Study text —
>>
# I think I'm overstocked???



## RonB (Nov 7, 2011)

I have a 29 gallon planted tank. I have 8 Serpae Tetras, 5 Harlequin Rasbora and 4 Cory's. If I do the math 1" per gallon that is 2 much. I guess it dosen't look like that because they are not full grown yet so the tank dosent look overstocked. I would like to add 3 more Rasbora's. I have decided I really ike them never had them before. 

So I'm guessing I need to get rid of a couple of Tetras? Anyone put anytrust into this article that says 1" of fish per 1/2 gallon? i dont want to push it that far just 3 more Rasbora's.
How many fish can you keep in your tank?


----------



## Manafel (Sep 4, 2011)

Well, that is the general rule, but if you include how much space your substrate and deco. take, thats losing gallons. it will look better when they are full grown. and if your going to add more fish, you will have to bump up the water changes and possibly filtration


----------



## RonB (Nov 7, 2011)

I figure I have 25 gal. You think 3 more Rasbora's wouldn't hurt it to bad with more water changes?


----------



## williemcd (Jun 23, 2011)

Your good to go.. .any plants (live) in the tank?


----------



## RonB (Nov 7, 2011)

3 amazon Swords and 4 assorted. possibly will add a couple more.


----------



## Manafel (Sep 4, 2011)

sounds like you have just enough wiggle room to do it


----------



## jbrown5217 (Nov 9, 2011)

I thought the rule of thumb was 1" of fish per gallon of water.


----------



## Manafel (Sep 4, 2011)

> I thought the rule of thumb was 1" of fish per gallon of water.


yeah, that isnormally the rule of thumb, but it is a little inaccurate because once you fill your substrate in, you lost space that otherwise your fish could reside. I know I have about a 1 inch bed of sand in my 75 gal, thats at least 3-4 gallons worth(I would say)


----------



## jbrown5217 (Nov 9, 2011)

I knew that, but I was reading Ron's post and I got slightly confused (super tired as I am doing way too many finals at once) when he posted the article about the 1" per 1/2 and I thought that was how he was currently stocked.

So just a bit of confusion on my part.


----------



## Manafel (Sep 4, 2011)

I guess I can't understand where your getting the 1/2 from... I'm reading it he said 1 inch of fish per gallon


----------



## jbrown5217 (Nov 9, 2011)
<<
Listed entries —
>>
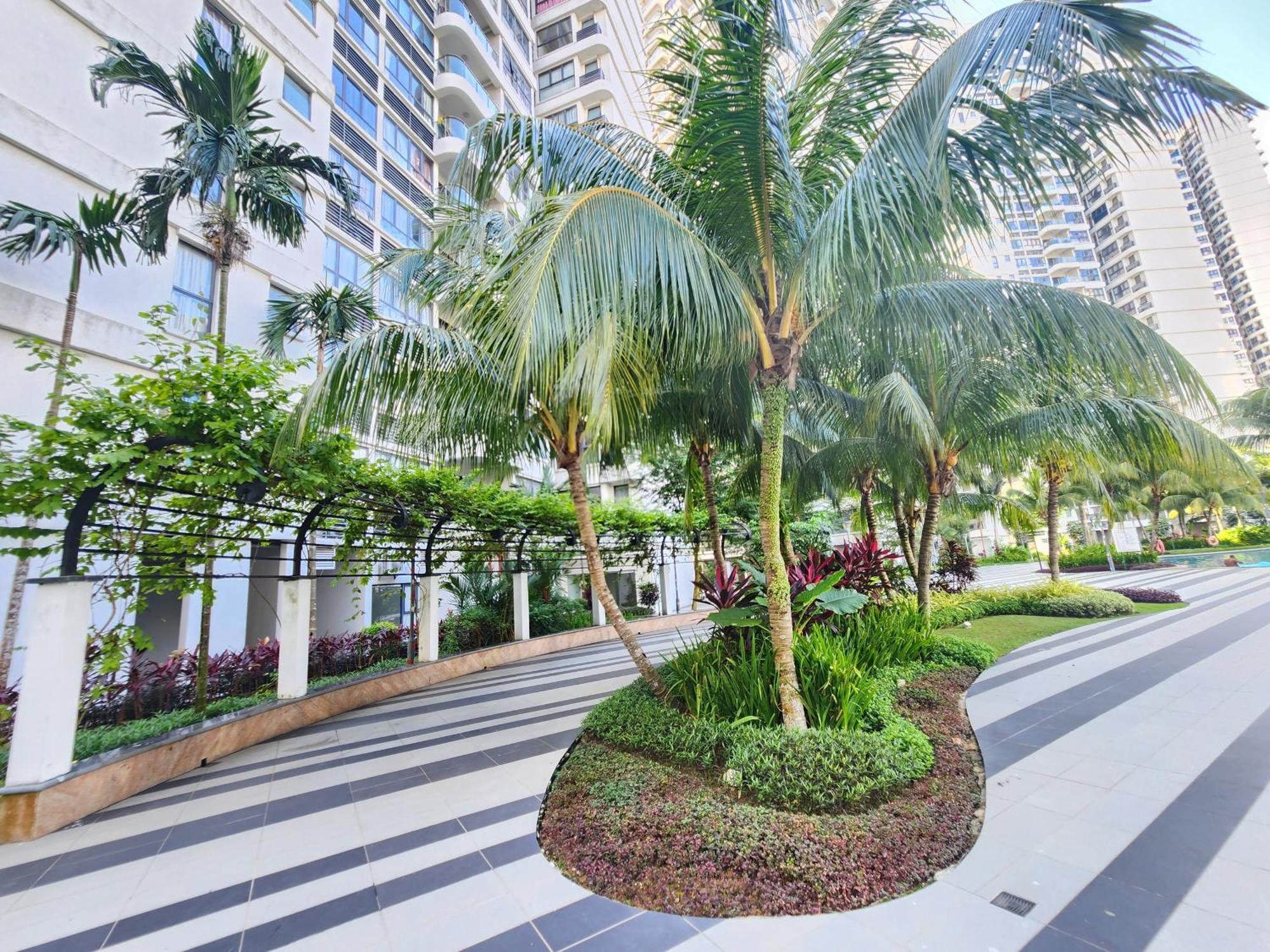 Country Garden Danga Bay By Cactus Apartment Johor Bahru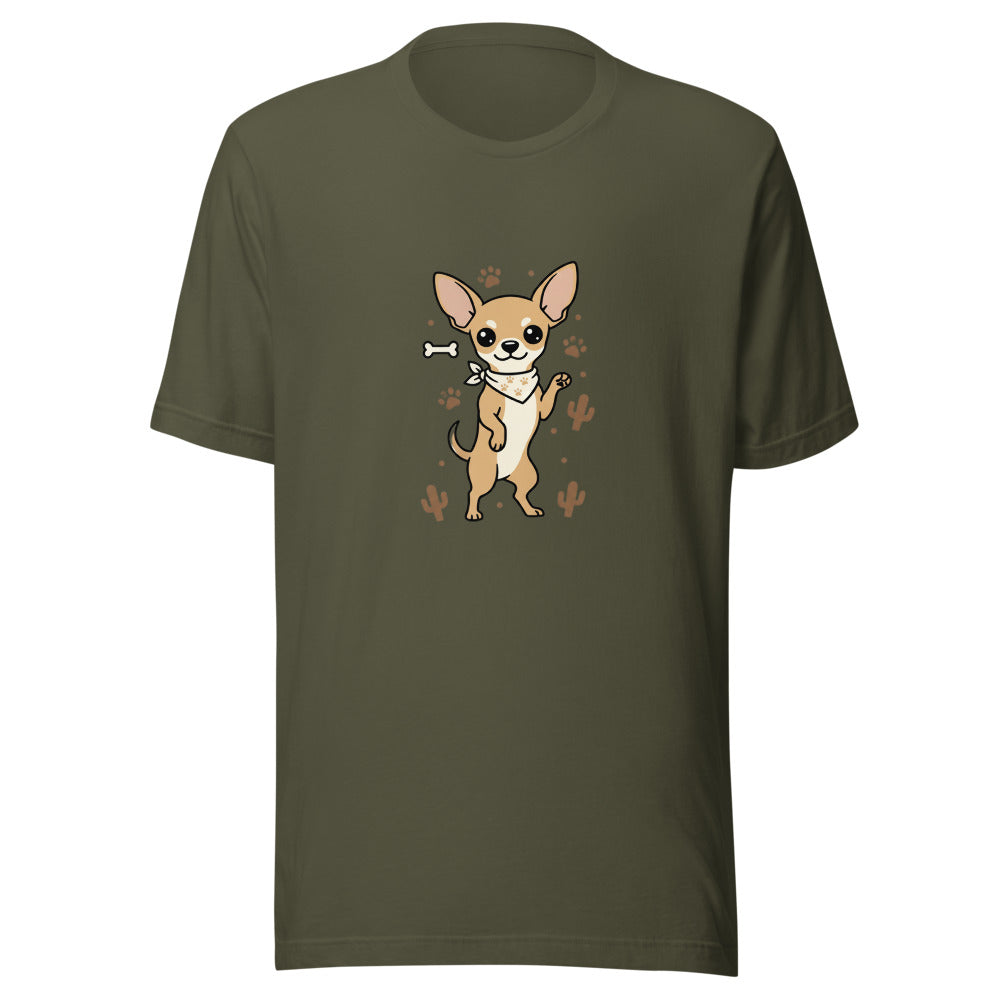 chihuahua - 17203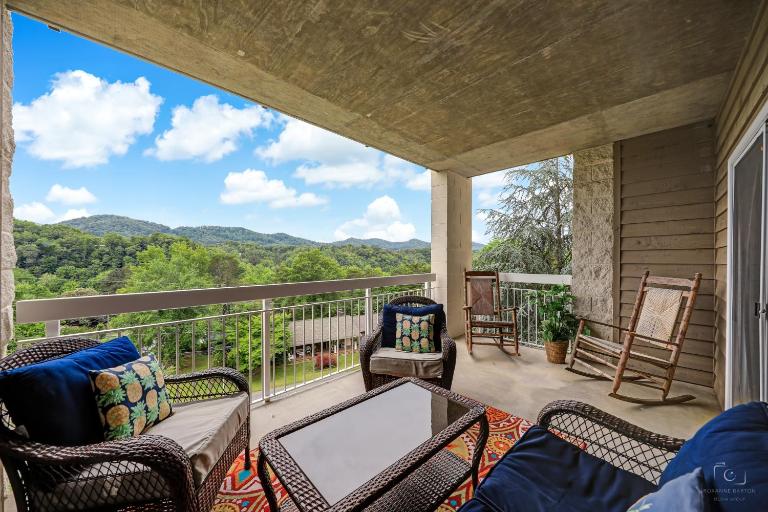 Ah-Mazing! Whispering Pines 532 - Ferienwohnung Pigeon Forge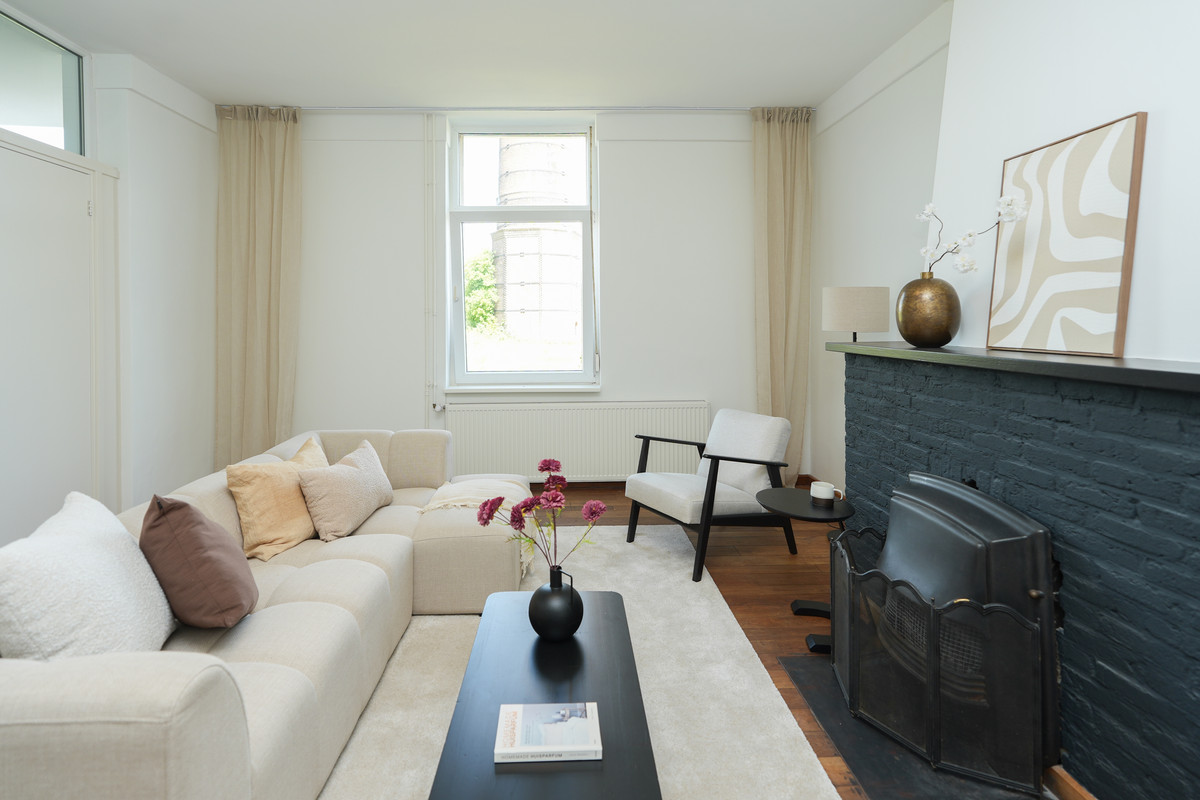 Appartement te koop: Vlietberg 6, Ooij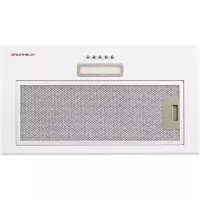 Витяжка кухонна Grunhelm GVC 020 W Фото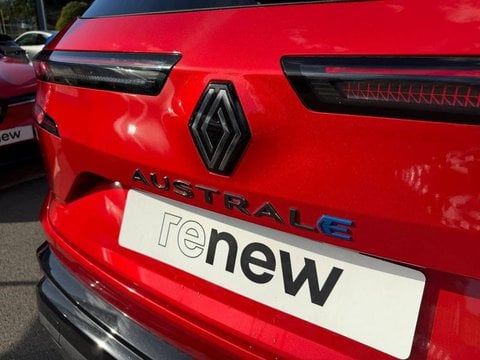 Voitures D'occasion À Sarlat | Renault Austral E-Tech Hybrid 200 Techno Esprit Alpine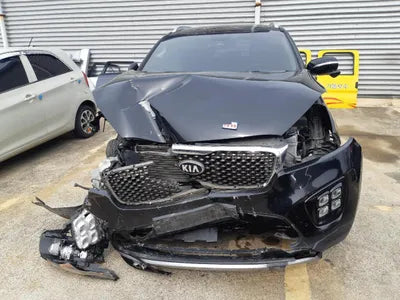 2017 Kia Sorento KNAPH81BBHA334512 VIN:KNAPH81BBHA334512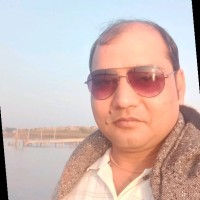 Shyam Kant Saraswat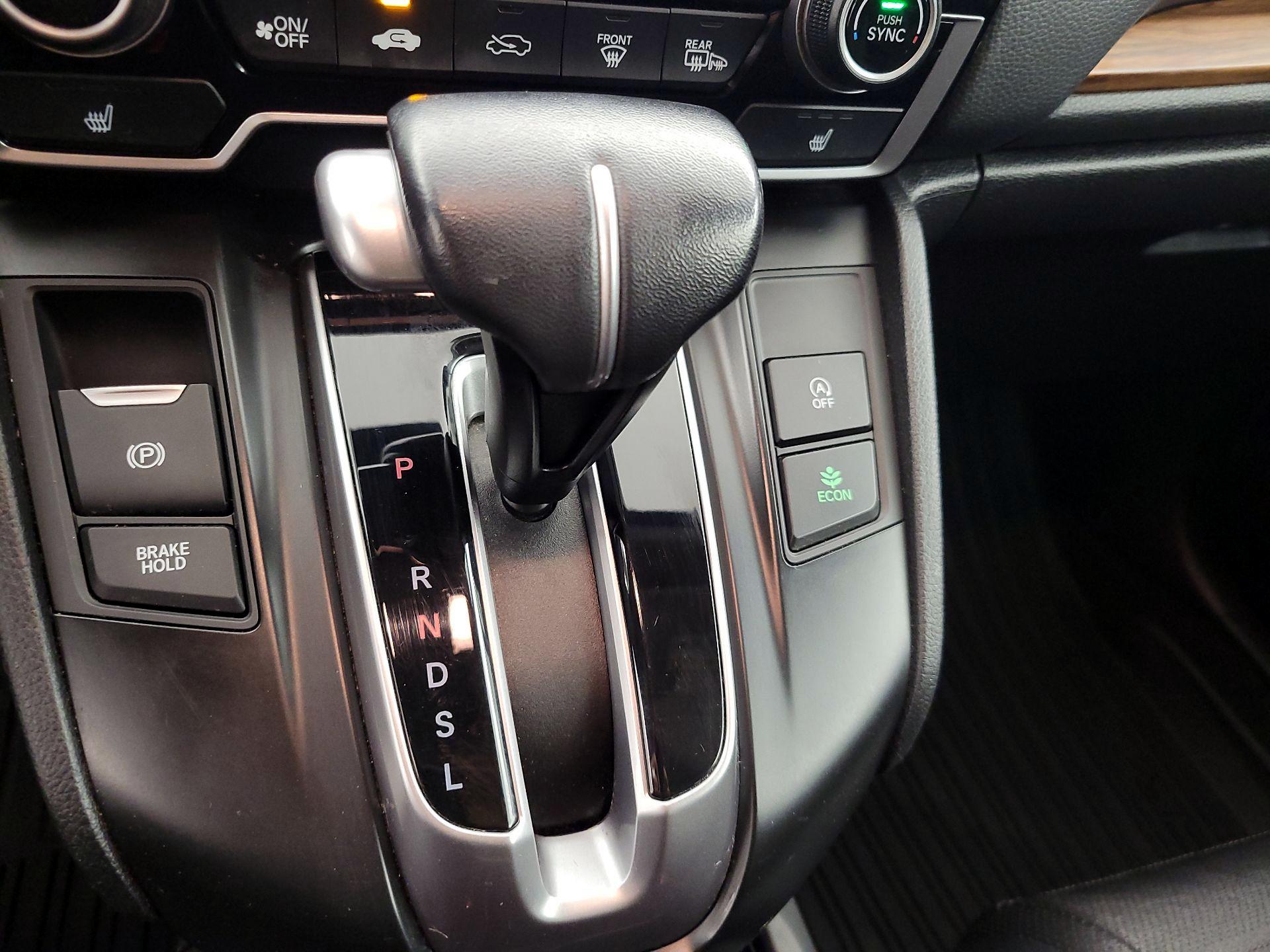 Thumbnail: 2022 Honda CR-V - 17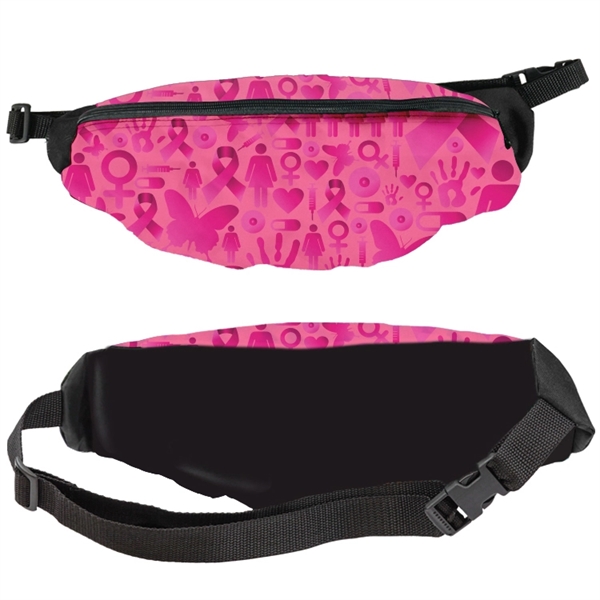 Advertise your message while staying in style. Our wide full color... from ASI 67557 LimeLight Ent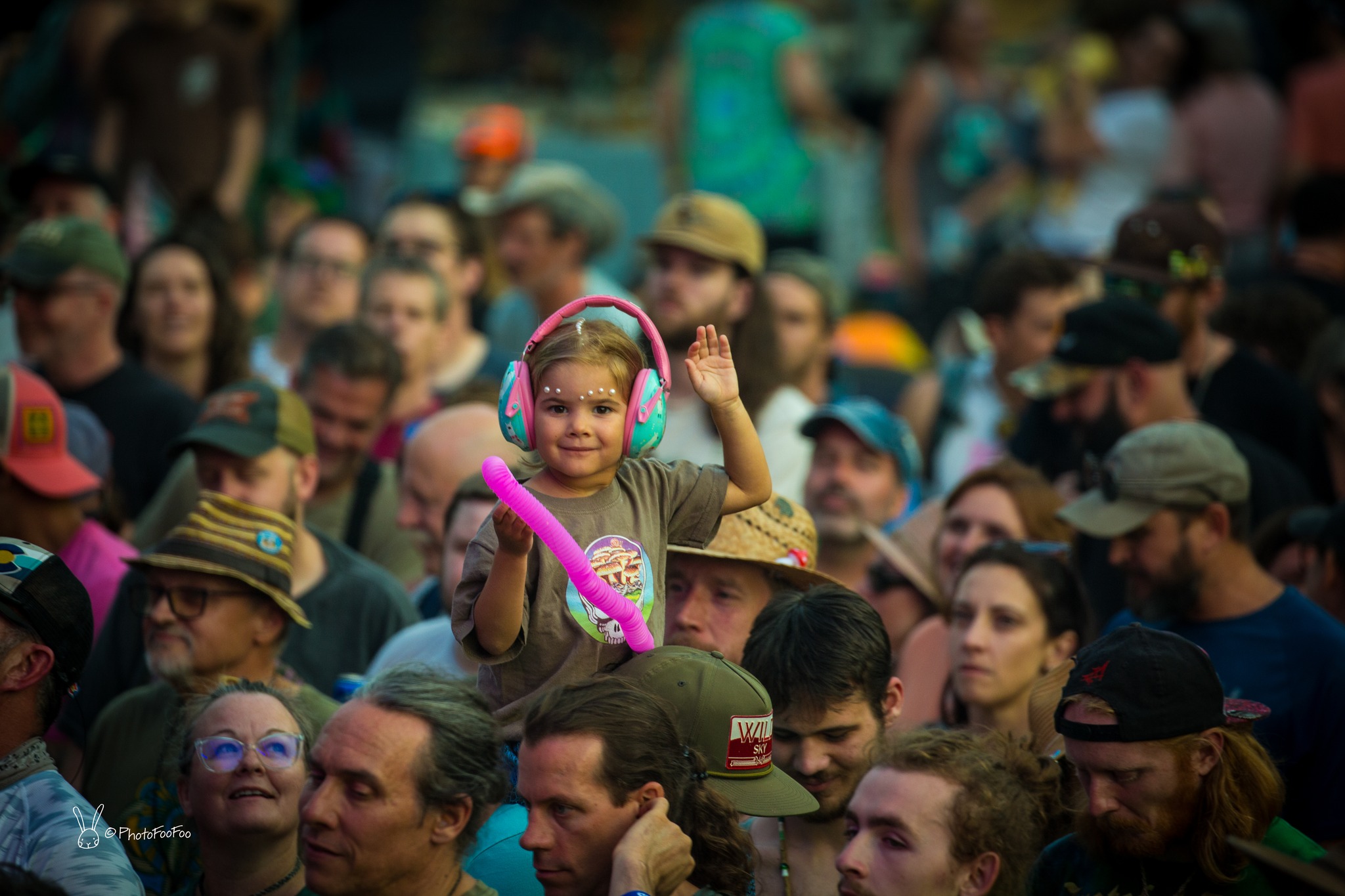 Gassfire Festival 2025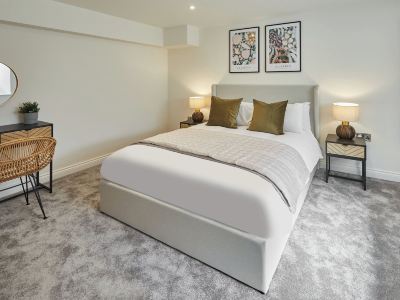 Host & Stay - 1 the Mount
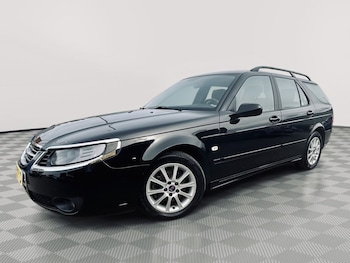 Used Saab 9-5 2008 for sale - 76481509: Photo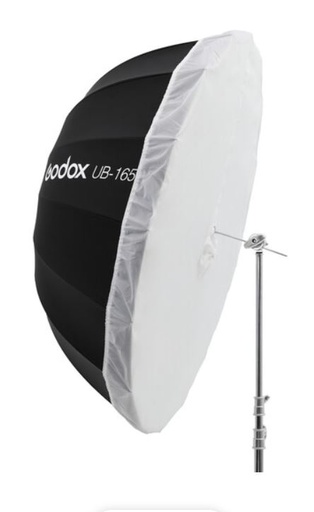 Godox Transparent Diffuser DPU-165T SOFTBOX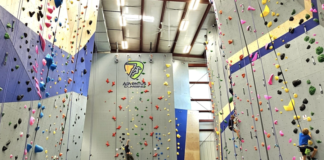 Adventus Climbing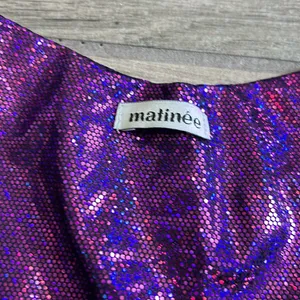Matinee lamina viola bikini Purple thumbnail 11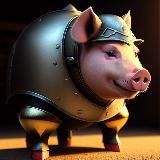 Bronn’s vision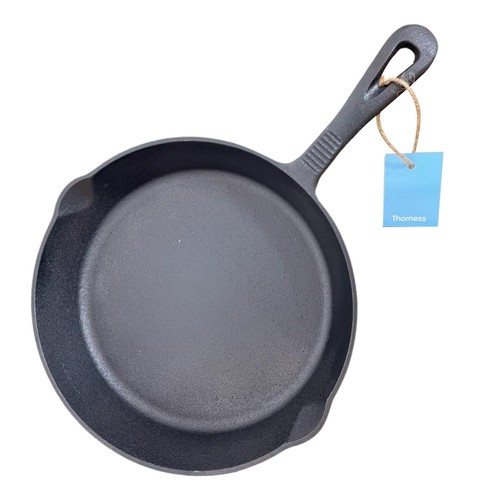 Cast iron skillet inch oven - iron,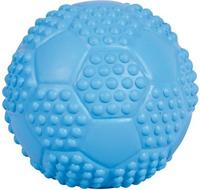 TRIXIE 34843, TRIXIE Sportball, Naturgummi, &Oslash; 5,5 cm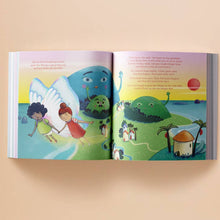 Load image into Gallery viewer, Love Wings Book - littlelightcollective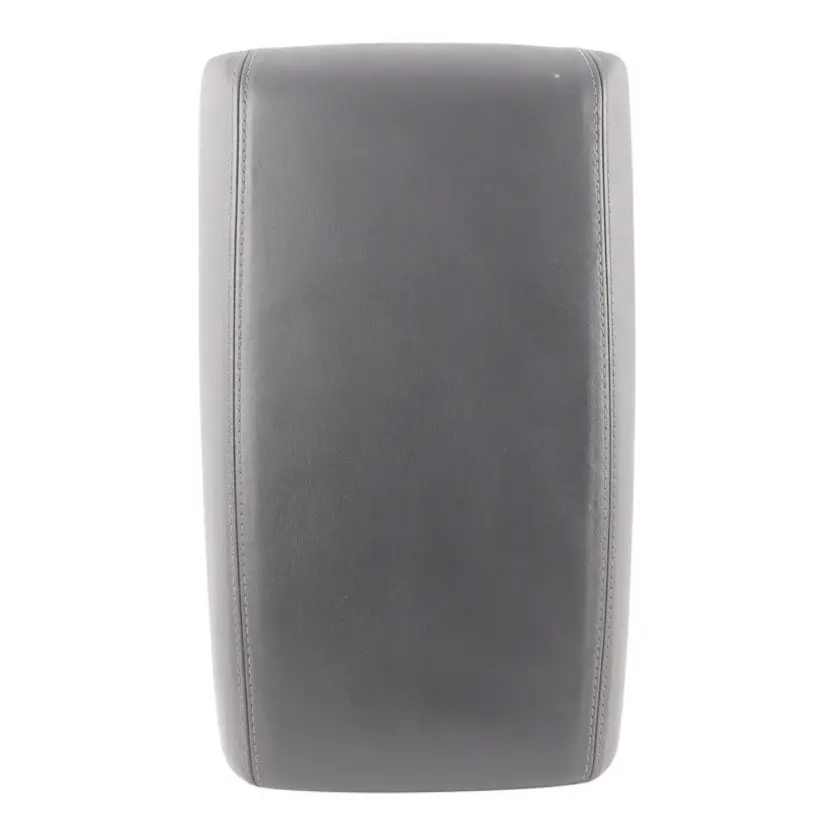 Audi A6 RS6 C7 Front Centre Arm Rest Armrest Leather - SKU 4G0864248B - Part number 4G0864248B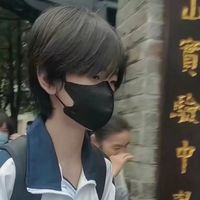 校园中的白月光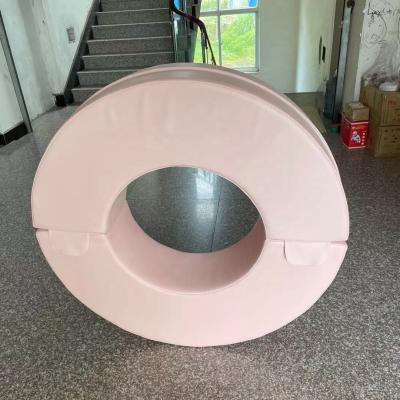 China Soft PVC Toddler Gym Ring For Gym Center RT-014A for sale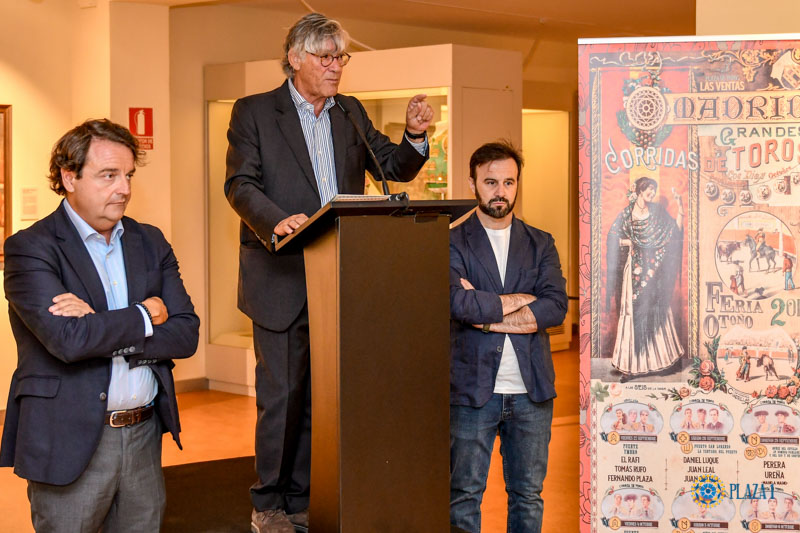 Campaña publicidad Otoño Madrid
<<
Work order 1 — Duplicate a passage from the aquarium stocking thread, beginning at the words that have "I have a 29" and stopping after "just 3 more Rasbora's.".
Work order 2 — Render this sentence from the aquarium stocking thread in Spanish: "I have a 29 gallon planted tank."
Work order 3 — According to the aquarium stocking thread, which live plants does RonB have in the tank?

Task result 1 —
I have a 29 gallon planted tank. I have 8 Serpae Tetras, 5 Harlequin Rasbora and 4 Cory's. If I do the math 1" per gallon that is 2 much. I guess it dosen't look like that because they are not full grown yet so the tank dosent look overstocked. I would like to add 3 more Rasbora's. I have decided I really ike them never had them before. 

So I'm guessing I need to get rid of a couple of Tetras? Anyone put anytrust into this article that says 1" of fish per 1/2 gallon? i dont want to push it that far just 3 more Rasbora's.

Task result 2 — Tengo un acuario plantado de 29 galones.

Task result 3 — Three Amazon swords and four assorted plants.